Support de travail →
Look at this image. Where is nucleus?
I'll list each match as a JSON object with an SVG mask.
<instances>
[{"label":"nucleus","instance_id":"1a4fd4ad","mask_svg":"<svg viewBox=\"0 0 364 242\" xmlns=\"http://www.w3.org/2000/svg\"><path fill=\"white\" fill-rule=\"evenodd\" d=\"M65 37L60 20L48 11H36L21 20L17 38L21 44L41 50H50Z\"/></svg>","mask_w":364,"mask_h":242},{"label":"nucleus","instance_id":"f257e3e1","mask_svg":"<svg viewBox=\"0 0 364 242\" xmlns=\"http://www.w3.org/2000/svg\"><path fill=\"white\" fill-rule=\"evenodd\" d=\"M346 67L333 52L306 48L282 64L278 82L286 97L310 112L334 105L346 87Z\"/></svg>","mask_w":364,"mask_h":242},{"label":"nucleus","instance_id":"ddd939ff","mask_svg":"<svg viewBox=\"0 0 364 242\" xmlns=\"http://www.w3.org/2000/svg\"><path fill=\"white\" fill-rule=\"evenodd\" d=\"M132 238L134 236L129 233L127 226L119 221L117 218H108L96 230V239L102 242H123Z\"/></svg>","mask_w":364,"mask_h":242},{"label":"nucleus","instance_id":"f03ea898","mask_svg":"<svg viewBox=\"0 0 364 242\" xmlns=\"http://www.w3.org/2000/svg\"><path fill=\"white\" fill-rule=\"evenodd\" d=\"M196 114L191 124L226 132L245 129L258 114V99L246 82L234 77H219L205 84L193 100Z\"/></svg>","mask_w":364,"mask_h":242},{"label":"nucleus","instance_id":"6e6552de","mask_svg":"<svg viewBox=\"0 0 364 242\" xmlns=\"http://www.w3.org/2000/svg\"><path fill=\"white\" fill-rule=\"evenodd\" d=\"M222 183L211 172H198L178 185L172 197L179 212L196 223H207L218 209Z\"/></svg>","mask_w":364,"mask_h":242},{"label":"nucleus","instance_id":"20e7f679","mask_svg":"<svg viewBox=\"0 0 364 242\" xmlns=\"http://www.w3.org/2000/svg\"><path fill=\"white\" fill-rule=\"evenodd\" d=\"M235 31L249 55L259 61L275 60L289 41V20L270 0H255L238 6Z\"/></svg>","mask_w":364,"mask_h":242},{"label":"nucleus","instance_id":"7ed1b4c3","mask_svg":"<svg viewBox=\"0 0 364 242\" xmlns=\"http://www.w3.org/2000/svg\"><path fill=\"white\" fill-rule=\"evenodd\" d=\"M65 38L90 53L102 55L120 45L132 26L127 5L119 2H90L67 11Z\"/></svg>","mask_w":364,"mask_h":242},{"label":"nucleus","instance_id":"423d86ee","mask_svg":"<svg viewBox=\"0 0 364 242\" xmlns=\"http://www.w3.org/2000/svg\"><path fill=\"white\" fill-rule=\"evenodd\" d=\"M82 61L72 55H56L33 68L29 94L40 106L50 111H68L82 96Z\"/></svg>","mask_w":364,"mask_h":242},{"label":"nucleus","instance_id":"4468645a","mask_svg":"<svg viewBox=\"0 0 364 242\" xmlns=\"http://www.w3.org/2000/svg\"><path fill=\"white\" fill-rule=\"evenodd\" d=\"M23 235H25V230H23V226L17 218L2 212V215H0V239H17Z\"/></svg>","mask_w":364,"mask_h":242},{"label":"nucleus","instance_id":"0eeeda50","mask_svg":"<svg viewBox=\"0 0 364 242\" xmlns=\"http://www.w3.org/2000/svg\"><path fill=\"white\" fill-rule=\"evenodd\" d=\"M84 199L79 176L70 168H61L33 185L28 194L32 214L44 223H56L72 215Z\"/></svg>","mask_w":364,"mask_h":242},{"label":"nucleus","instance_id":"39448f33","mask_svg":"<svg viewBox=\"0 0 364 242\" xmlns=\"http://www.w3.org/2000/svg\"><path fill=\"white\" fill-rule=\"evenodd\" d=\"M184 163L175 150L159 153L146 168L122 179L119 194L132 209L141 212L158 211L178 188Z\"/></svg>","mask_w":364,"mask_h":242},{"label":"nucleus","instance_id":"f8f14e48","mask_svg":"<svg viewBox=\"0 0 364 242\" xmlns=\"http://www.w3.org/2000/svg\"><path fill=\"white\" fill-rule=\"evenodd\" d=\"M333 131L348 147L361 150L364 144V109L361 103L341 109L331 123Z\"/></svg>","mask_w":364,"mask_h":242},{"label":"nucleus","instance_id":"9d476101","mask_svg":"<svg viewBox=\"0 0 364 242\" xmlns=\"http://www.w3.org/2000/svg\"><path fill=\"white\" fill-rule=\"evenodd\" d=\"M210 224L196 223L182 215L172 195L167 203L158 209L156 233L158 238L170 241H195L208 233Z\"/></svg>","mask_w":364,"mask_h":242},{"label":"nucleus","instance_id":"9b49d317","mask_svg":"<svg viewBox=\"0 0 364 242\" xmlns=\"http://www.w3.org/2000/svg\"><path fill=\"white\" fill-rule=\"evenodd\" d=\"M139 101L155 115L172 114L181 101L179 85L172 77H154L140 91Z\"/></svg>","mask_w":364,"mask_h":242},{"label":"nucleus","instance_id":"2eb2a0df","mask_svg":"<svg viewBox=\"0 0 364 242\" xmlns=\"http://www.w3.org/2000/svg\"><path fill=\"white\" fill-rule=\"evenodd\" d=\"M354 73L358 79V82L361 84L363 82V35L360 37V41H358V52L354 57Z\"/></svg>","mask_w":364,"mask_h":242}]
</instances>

Objectif → Réécris toute la liste ci-dessus en mettant "Check" à la place de "Look at", sans toucher au reste.

Réponse →
Check this image. Where is nucleus?
I'll list each match as a JSON object with an SVG mask.
<instances>
[{"label":"nucleus","instance_id":"1a4fd4ad","mask_svg":"<svg viewBox=\"0 0 364 242\" xmlns=\"http://www.w3.org/2000/svg\"><path fill=\"white\" fill-rule=\"evenodd\" d=\"M65 37L60 20L48 11H36L21 20L17 38L21 44L41 50H50Z\"/></svg>","mask_w":364,"mask_h":242},{"label":"nucleus","instance_id":"f257e3e1","mask_svg":"<svg viewBox=\"0 0 364 242\" xmlns=\"http://www.w3.org/2000/svg\"><path fill=\"white\" fill-rule=\"evenodd\" d=\"M346 67L333 52L306 48L282 64L278 82L286 97L310 112L334 105L346 87Z\"/></svg>","mask_w":364,"mask_h":242},{"label":"nucleus","instance_id":"ddd939ff","mask_svg":"<svg viewBox=\"0 0 364 242\" xmlns=\"http://www.w3.org/2000/svg\"><path fill=\"white\" fill-rule=\"evenodd\" d=\"M132 238L134 236L129 233L127 226L119 221L117 218H108L96 230V239L102 242H123Z\"/></svg>","mask_w":364,"mask_h":242},{"label":"nucleus","instance_id":"f03ea898","mask_svg":"<svg viewBox=\"0 0 364 242\" xmlns=\"http://www.w3.org/2000/svg\"><path fill=\"white\" fill-rule=\"evenodd\" d=\"M196 114L191 124L226 132L245 129L258 114V99L246 82L234 77H219L205 84L193 100Z\"/></svg>","mask_w":364,"mask_h":242},{"label":"nucleus","instance_id":"6e6552de","mask_svg":"<svg viewBox=\"0 0 364 242\" xmlns=\"http://www.w3.org/2000/svg\"><path fill=\"white\" fill-rule=\"evenodd\" d=\"M222 183L211 172H198L178 185L172 197L179 212L196 223H207L218 209Z\"/></svg>","mask_w":364,"mask_h":242},{"label":"nucleus","instance_id":"20e7f679","mask_svg":"<svg viewBox=\"0 0 364 242\" xmlns=\"http://www.w3.org/2000/svg\"><path fill=\"white\" fill-rule=\"evenodd\" d=\"M235 31L249 55L259 61L275 60L289 41V20L270 0H255L238 6Z\"/></svg>","mask_w":364,"mask_h":242},{"label":"nucleus","instance_id":"7ed1b4c3","mask_svg":"<svg viewBox=\"0 0 364 242\" xmlns=\"http://www.w3.org/2000/svg\"><path fill=\"white\" fill-rule=\"evenodd\" d=\"M65 38L90 53L102 55L120 45L132 26L127 5L119 2H90L67 11Z\"/></svg>","mask_w":364,"mask_h":242},{"label":"nucleus","instance_id":"423d86ee","mask_svg":"<svg viewBox=\"0 0 364 242\" xmlns=\"http://www.w3.org/2000/svg\"><path fill=\"white\" fill-rule=\"evenodd\" d=\"M82 61L72 55H56L33 68L29 94L40 106L50 111H68L82 96Z\"/></svg>","mask_w":364,"mask_h":242},{"label":"nucleus","instance_id":"4468645a","mask_svg":"<svg viewBox=\"0 0 364 242\" xmlns=\"http://www.w3.org/2000/svg\"><path fill=\"white\" fill-rule=\"evenodd\" d=\"M23 235H25V230H23V226L17 218L2 212V215H0V239H17Z\"/></svg>","mask_w":364,"mask_h":242},{"label":"nucleus","instance_id":"0eeeda50","mask_svg":"<svg viewBox=\"0 0 364 242\" xmlns=\"http://www.w3.org/2000/svg\"><path fill=\"white\" fill-rule=\"evenodd\" d=\"M84 199L79 176L70 168H61L33 185L28 194L32 214L44 223H56L72 215Z\"/></svg>","mask_w":364,"mask_h":242},{"label":"nucleus","instance_id":"39448f33","mask_svg":"<svg viewBox=\"0 0 364 242\" xmlns=\"http://www.w3.org/2000/svg\"><path fill=\"white\" fill-rule=\"evenodd\" d=\"M184 163L175 150L159 153L146 168L122 179L119 194L132 209L141 212L158 211L178 188Z\"/></svg>","mask_w":364,"mask_h":242},{"label":"nucleus","instance_id":"f8f14e48","mask_svg":"<svg viewBox=\"0 0 364 242\" xmlns=\"http://www.w3.org/2000/svg\"><path fill=\"white\" fill-rule=\"evenodd\" d=\"M333 131L348 147L361 150L364 144V109L361 103L341 109L331 123Z\"/></svg>","mask_w":364,"mask_h":242},{"label":"nucleus","instance_id":"9d476101","mask_svg":"<svg viewBox=\"0 0 364 242\" xmlns=\"http://www.w3.org/2000/svg\"><path fill=\"white\" fill-rule=\"evenodd\" d=\"M210 224L196 223L182 215L172 195L167 203L158 209L156 233L158 238L170 241H195L208 233Z\"/></svg>","mask_w":364,"mask_h":242},{"label":"nucleus","instance_id":"9b49d317","mask_svg":"<svg viewBox=\"0 0 364 242\" xmlns=\"http://www.w3.org/2000/svg\"><path fill=\"white\" fill-rule=\"evenodd\" d=\"M139 101L155 115L172 114L181 101L179 85L172 77H154L140 91Z\"/></svg>","mask_w":364,"mask_h":242},{"label":"nucleus","instance_id":"2eb2a0df","mask_svg":"<svg viewBox=\"0 0 364 242\" xmlns=\"http://www.w3.org/2000/svg\"><path fill=\"white\" fill-rule=\"evenodd\" d=\"M354 73L358 79V82L361 84L363 82V35L360 37V41H358V52L354 57Z\"/></svg>","mask_w":364,"mask_h":242}]
</instances>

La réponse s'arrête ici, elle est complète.